Morti sul lavoro, gennaio 2026 segna una svolta: -43% rispetto a un anno fa
Un segnale che gli addetti ai lavori attendevano da tempo. A gennaio 2026 le morti sul lavoro in Italia calano del 43,3% rispetto allo stesso mese del 2025: 34 vittime totali contro le 60 dell’anno precedente, 26 famiglie in meno stroncate da una tragedia evitabile. Il dato arriva dall’Osservatorio Sicurezza sul Lavoro e Ambiente Vega, e per chi si occupa di prevenzione rappresenta un’inversione di tendenza significativa, anche se nessuno si azzarda a cantare vittoria.
“È presto per parlare di emergenza superata”, avverte l’ingegner Mauro Rossato, presidente dell’Osservatorio, “ma questo dato rappresenta un’importante inversione di tendenza attesa da tempo”.
Il quadro: 28 morti sul lavoro, 6 in itinere.
Delle 34 vittime di gennaio, 28 hanno perso la vita durante l’attività lavorativa e 6 nel tragitto casa-lavoro. La Lombardia guida la triste classifica regionale con 5 decessi in occasione di lavoro, seguita da Liguria, Sicilia, Veneto e Lazio con 3 ciascuna. Quattro regioni finiscono in zona rossa, il livello di rischio più alto, con un’incidenza superiore di oltre il 25% rispetto alla media nazionale: Liguria, Sicilia, Friuli-Venezia Giulia e Marche. I settori più colpiti sono le Attività Manifatturiere e i Trasporti e Magazzinaggio.
Chi muore di più: anziani, stranieri, uomini.
I numeri fotografano con precisione le categorie più esposte. Sul fronte anagrafico, il rischio è inversamente proporzionale alla giovinezza: l’incidenza più alta si registra tra i lavoratori over 65 (2,6 morti per milione di occupati), seguiti dalla fascia 55-64 anni (2,3). Quest’ultimo gruppo è anche quello che conta il maggior numero assoluto di vittime: 12 su 28.
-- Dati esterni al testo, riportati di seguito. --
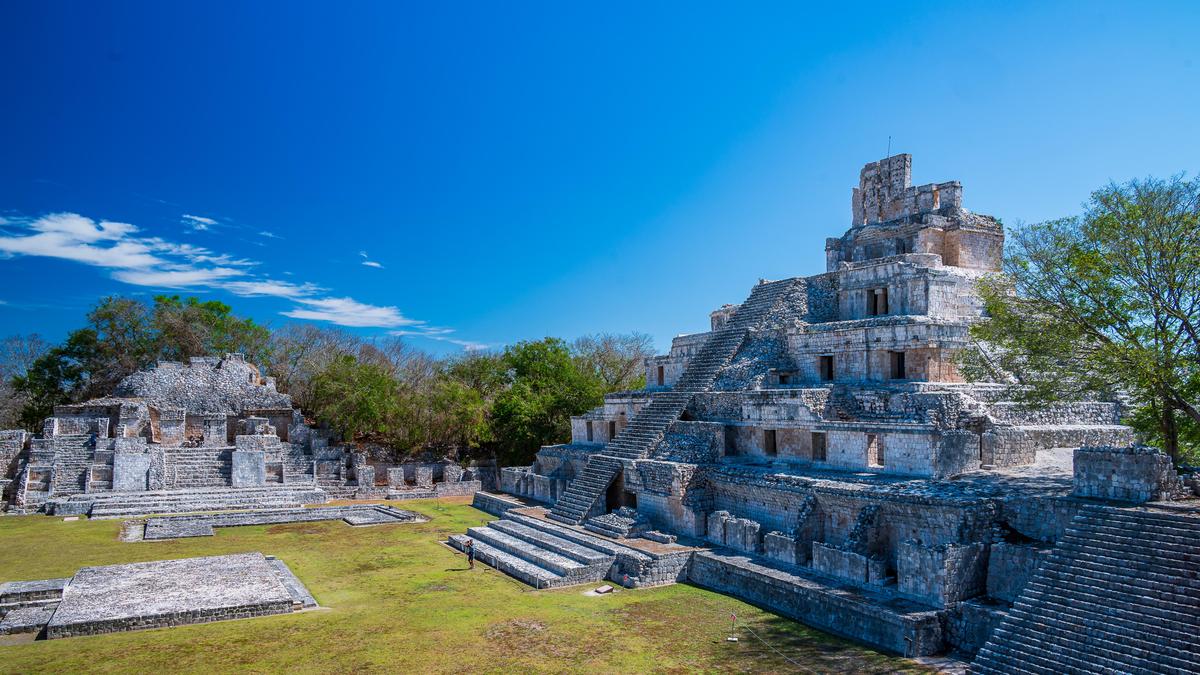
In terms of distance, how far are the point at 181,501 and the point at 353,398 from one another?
26.2 ft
Il dato che più dovrebbe fare riflettere, però, riguarda i lavoratori stranieri. Su 34 vittime totali, 8 sono stranieri, circa uno su quattro, con un rischio di morte sul lavoro più che doppio rispetto ai colleghi italiani: 2,4 decessi per milione di occupati contro 1,0. Una disparità che racconta di condizioni di lavoro spesso più precarie, mansioni più rischiose, minore conoscenza dei propri diritti.
Venerdì, il giorno più pericoloso.
Tra i dati meno scontati emerge quello sui giorni della settimana: il venerdì è risultato il più letale di gennaio, con il 28,6% degli infortuni mortali, seguito dal mercoledì (25%). Un elemento che gli esperti di sicurezza associano spesso alla stanchezza accumulata e al calo di attenzione a fine settimana lavorativa.
Le denunce crescono, ma di poco.
Sul fronte delle denunce di infortunio, non mortali, il quadro è meno incoraggiante: a gennaio 2026 se ne contano 41.905, in lieve aumento rispetto alle 41.800 dello stesso mese del 2025. Il settore con il maggior numero di segnalazioni è ancora quello manifatturiero (3.658), davanti a sanità, trasporti, commercio e costruzioni.